*EXTRAIT FOURNI*:

/---

A LA DECOUVERTE DE LAKPO DAMEY, « Vingt Deux -Neuf Cent Sept »

Yalenzou est la commune rurale qui abrite Benzano, le village où réside Lakpo Damey à 45 minutes de Nzérékoré en voiture. Les dix premières minutes s’écoulent rapidement sur la route bitumée entre Nzérékoré et la sous-préfecture de Zao sur le chemin de Benzano. Le reste se fait sur une piste rurale pleine de nids de poule qui met les reins à rude épreuve. A l’entrée de Yalenzou, on aperçoit une petite école au visage bien triste. Juste après, sur la droite se trouvent les bureaux de la sous-préfecture de Yalenzou qui restent toujours fermés. La piste qui y mène est unique et traverse le village de bout en bout comme un corridor. Impossible de l’emprunter sans être vu et l’étranger est vite identifié. A la sortie de Yalenzou, on passe par le poste de contrôle des gendarmes qui débouche sur un carrefour en forme de « Y ».  Et s’offrent à nous deux axes dont un mène à Sodapa, le premier village libérien et le Fleuve Mano . Nous sommes en pays « Mano » des deux côtés de la frontière. Et le second axe nous conduit à Benzano, caché derrière une vaste plantation de café, village de notre ancien combattant. C’est ici que vit  Lakpo Damey, ancien combattant de l’Algérie française. Marié et père de six enfants, il est très fier de son titre d’ancien combattant de l’armée française.

\---

*DOCUMENTS SOURCES*:
/---

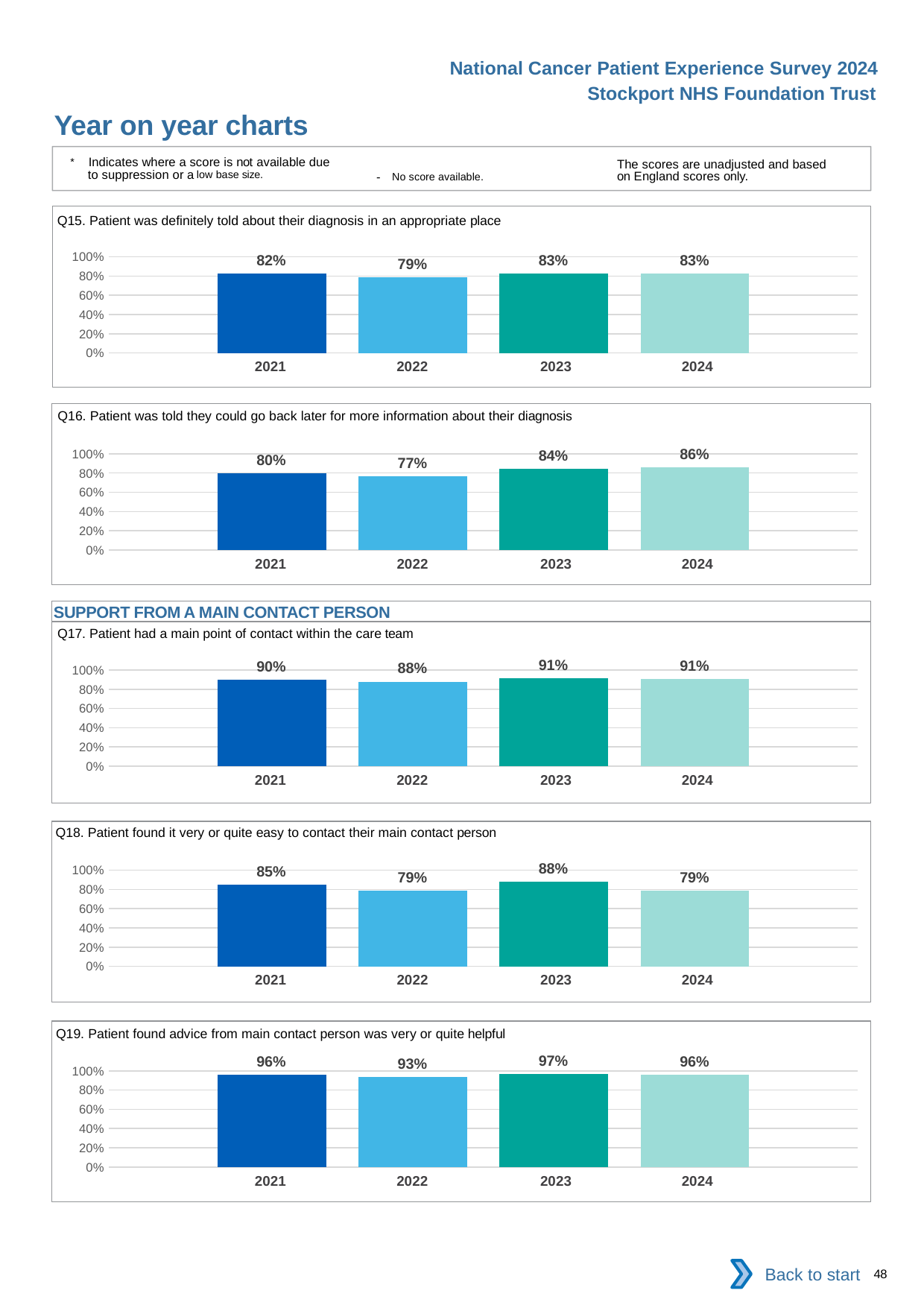
In the Q18 chart (Patient found it very or quite easy to contact their main contact person), which is larger, the value for 2021 or the value for 2022? 2021 In the Q18 chart (Patient found it very or quite easy to contact their main contact person), what is the difference between the 2023 and 2024 values? 9% In the Q19 chart (Patient found advice from main contact person was very or quite helpful), which year has the lowest value? 2022 What is the section heading shown above the Q17 chart? SUPPORT FROM A MAIN CONTACT PERSON In the Q16 chart (Patient was told they could go back later for more information about their diagnosis), what is the difference between the 2024 and 2021 values? 6% In the Q17 chart (Patient had a main point of contact within the care team), what is the value for 2021? 90% How many years (bars) are shown in the Q15 chart (Patient was definitely told about their diagnosis in an appropriate place)? 4 In the Q19 chart (Patient found advice from main contact person was very or quite helpful), what is the value for 2023? 97% In the Q16 chart (Patient was told they could go back later for more information about their diagnosis), which year has the lowest value? 2022 What kind of chart is the Q17 chart (Patient had a main point of contact within the care team)? Bar chart In the Q15 chart (Patient was definitely told about their diagnosis in an appropriate place), what is the value for 2022? 79% In the Q16 chart (Patient was told they could go back later for more information about their diagnosis), which year has the highest value? 2024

\---

*CONSIGNE DE TRAVAIL*:
Reprenez le récit consacré à Lakpo Damey et poursuivez-le juste après sa dernière phrase.

*RÉSULTAT OBTENU*:
A 18h  Lakpo Daamey,  est déjà dans sa petite chambre. Il reçoit rarement de la visite pour ne pas dire jamais. Sur le mur qui fait face à la porte, on aperçoit à peine son  diplôme  de reconnaissance délivré par la France.  Il s’installe dans ce village à son retour de guerre, au lendemain de la seconde guerre mondiale

Sur ce diplôme, il y est mentionné « 6ème régiment des tirailleurs sénégalais, N°637/déco ». Le diplôme est intitulé : «Diplôme de la médaille commémorative des opérations de sécurité et de maintien d’ordre en Afrique du nord décerné à Lagbo Damey  22 907 ».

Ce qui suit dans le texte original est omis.